### EXCERPT TO READ
Notice & Comment

Not Likely, by Kent Barnett

*This is the third post in a mini-symposium on Alexander Platt’s paper, Is Administrative Summary Judgment Unlawful? For earlier posts in the series, click here.

When Philip Hamburger asked capaciously and provocatively Is Administrative Law Unlawful?, Adrian Vermeule famously and simply responded, “No.

Echoing Hamburger, Alex Platt asks a more limited question in his forthcoming article in the Harvard Journal of Law & Public Policy: Is Administrative Summary Judgment Unlawful?** He answers affirmatively, at least for on-the-record adjudications with sanctions, based on the APA’s text, legislative history, and early practice. Although Platt focuses on summary judgment in sanctions proceedings before the Securities and Exchange Commission, his arguments would apply to numerous other adjudications and forms of summary judgment in federal agencies. Platt’s article is intriguing and ambitious, and his voice is a welcome one in the cadre of scholars reconsidering agency adjudication with fresh eyes. Nevertheless, with a nod to Vermeule, my more modulated response to Platt’s question is “not likely.”

Put most plainly, Platt poses the following question: If no genuine issues of material fact exist, must an agency—guided by the informal provisions of the APA as compared to the Federal Rules of Civil Procedure—provide a costly and time-consuming oral hearing anytime that the APA requires an oral hearing? Platt straightforwardly provides a surprising answer: “Congress . . . wanted to force an agency to waste time on a hearing where there was no genuine dispute as to any material fact.” (Platt at p. 240)

Platt’s primary argument is textual. Sentences five and six of APA § 556(d) provide as follows (with emphasis added):

[5] “A party is entitled to present his case or defense by oral or documentary evidence, to submit rebuttal evidence, and to conduct such cross-examination as may be required for a full and true disclosure of the facts.”

[6] “In rule making or determining claims for money or benefits or applications for initial licenses an agency may, when a party will not be prejudiced thereby, adopt procedures for the submission of all or part of the evidence in written form.”

### SOURCE EXCERPT
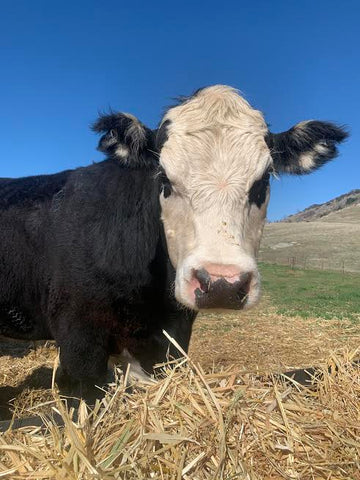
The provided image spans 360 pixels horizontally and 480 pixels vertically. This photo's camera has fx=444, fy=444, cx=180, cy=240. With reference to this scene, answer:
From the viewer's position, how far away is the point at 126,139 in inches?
174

### DIRECTION 1
Reproduce the post on administrative summary judgment from "Put most plainly, Platt" up to and including "(Platt at p. 240)".
### DIRECTION 2
Answer these questions using the post on administrative summary judgment:
(a) In which journal is Platt's article forthcoming?
(b) Summary judgment in sanctions proceedings before which agency is Platt's focus?
(c) From which section of the APA are sentences five and six quoted?

### REPLY 1
Put most plainly, Platt poses the following question: If no genuine issues of material fact exist, must an agency—guided by the informal provisions of the APA as compared to the Federal Rules of Civil Procedure—provide a costly and time-consuming oral hearing anytime that the APA requires an oral hearing? Platt straightforwardly provides a surprising answer: “Congress . . . wanted to force an agency to waste time on a hearing where there was no genuine dispute as to any material fact.” (Platt at p. 240)

### REPLY 2
(a) The Harvard Journal of Law & Public Policy
(b) The Securities and Exchange Commission
(c) APA § 556(d)